Today's report also warns that secondary schools are facing significant challenges in recruiting enough teachers to keep pace with rising pupil numbers.
Tens of thousands of teachers left England's schools before reaching retirement age last year and headteachers are finding it difficult to fill jobs with good-quality candidates, the report states.
It says that almost 35,000 qualified teachers (34,910) left the profession for reasons other than retirement last year.
Overall, the number of full-time equivalent teachers in state-funded schools increased by 15,500 (3.5 per cent) between 2010 and 2016. But this masks a reduction in the number of teachers in secondary schools, which fell by 10,800 (4.9 per cent) between 2010 and 2016.
A survey conducted by the National Audit Office (NAO) found that the vast majority of secondary school leaders did not think they had been given enough support by the government to retain high-quality teachers and they thought that cost was a barrier to improving the quality of their workforce.
The NAO also says that DfE initiatives to support the teaching workforce have been "relatively small scale", estimating that the department spent £35.7 million in 2016-17 on teacher development and retention, as well as an estimated £34.2 million on schemes aimed at improving teacher quality.
In comparison, in 2013-14, £555 million was spent on training and supporting new teachers.
The study did find, however, that more qualified teachers are returning to state schools, with 14,200 heading back into the classroom last year, up by 1,110 on 2011.
But the report concluded that there were still "concerning trends" in secondary schools.
It said: "Schools are facing real challenges in retaining and developing their teachers, particularly when they are also expected to make significant savings by using staff more efficiently.
"Without a clear and practical integrated workforce and financial approach, supported by good evidence and school engagement, there is a risk that the pressure on teachers will grow, with implications for the sustainability of the workforce."

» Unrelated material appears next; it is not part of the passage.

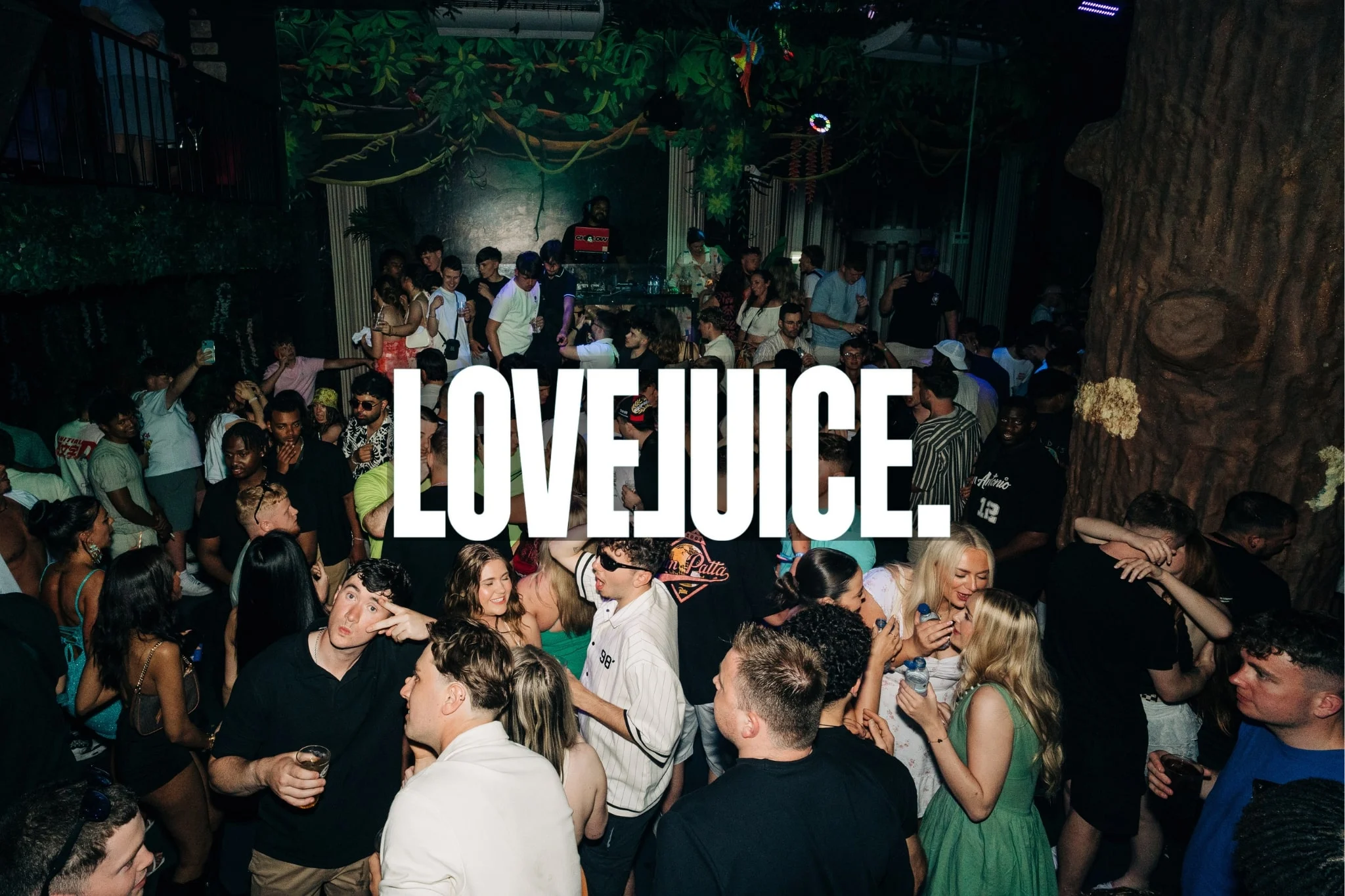 Crowd partying at Love Juice Albufeira in a packed nightclub with DJs, drinks and groups dancing across the venue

Amyas Morse, NAO chief executive, said: "Schools are facing real challenges in retaining and developing their teachers, with growing pupil numbers and tighter budgets. The trends over time and variation between schools are concerning, and there is a risk that the pressure on teachers will grow.
"Since having enough high-quality teachers is essential to the effective operation of the school system, these are issues that the department needs to address urgently."

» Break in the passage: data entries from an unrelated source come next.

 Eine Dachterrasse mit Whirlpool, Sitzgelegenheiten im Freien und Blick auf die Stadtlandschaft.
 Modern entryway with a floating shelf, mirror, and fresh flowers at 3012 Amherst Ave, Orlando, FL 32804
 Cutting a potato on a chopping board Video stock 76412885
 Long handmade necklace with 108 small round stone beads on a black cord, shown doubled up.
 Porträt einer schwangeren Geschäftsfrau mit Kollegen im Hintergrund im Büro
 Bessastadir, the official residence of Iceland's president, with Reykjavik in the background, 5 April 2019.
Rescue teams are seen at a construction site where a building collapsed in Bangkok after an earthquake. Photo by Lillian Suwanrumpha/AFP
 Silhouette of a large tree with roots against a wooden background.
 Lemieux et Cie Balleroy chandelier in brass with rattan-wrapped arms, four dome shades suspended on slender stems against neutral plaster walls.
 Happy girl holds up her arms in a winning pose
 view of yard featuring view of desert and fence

A DfE spokeswoman said there were 15,500 more teachers in schools than in 2010, and "significant sums" were being spent on teacher recruitment.
She said: "We recognise there are challenges facing schools and we are taking significant steps to address them.
"We have established a £75 million fund to support high-quality professional development in those schools where teacher retention is an issue, and we are making it easier to advertise vacancies.
“In addition, we are working with Ofsted to tackle workload and will continue to engage with the profession to better understand the specific challenges and how we can address them."
'Scrambling in the dark'
Paul Whiteman, general secretary of the NAHT headteachers’ union, said: “This report is pretty savage but entirely justified.
"As the report says, the government cannot get away from the fact that it does not keep data on local supply and demand and cannot show that its interventions are improving teacher retention.
“As such, the DfE is scrambling around in the dark, wasting money and without a clear plan to tackle recruitment and retention. It’s a national problem. So it needs a national solution.”
Geoff Barton, general secretary of the Association of School and College Leaders, said: “It’s vital that we do more to keep teachers in the profession and that means we must address the factors which have too often drained the joy out of teaching in recent years.
“The government’s endless cycle of education reforms, combined with severe underfunding and a high-stakes accountability regime, have placed schools and colleges under intolerable pressure.
"This has resulted in unsustainable workloads at all levels and we desperately need a period of stability free from further reforms.
"Ministers must also address the issue of teachers' pay. It is simply unreasonable of the government to expect more and more of schools while at the same time imposing real-terms pay cuts."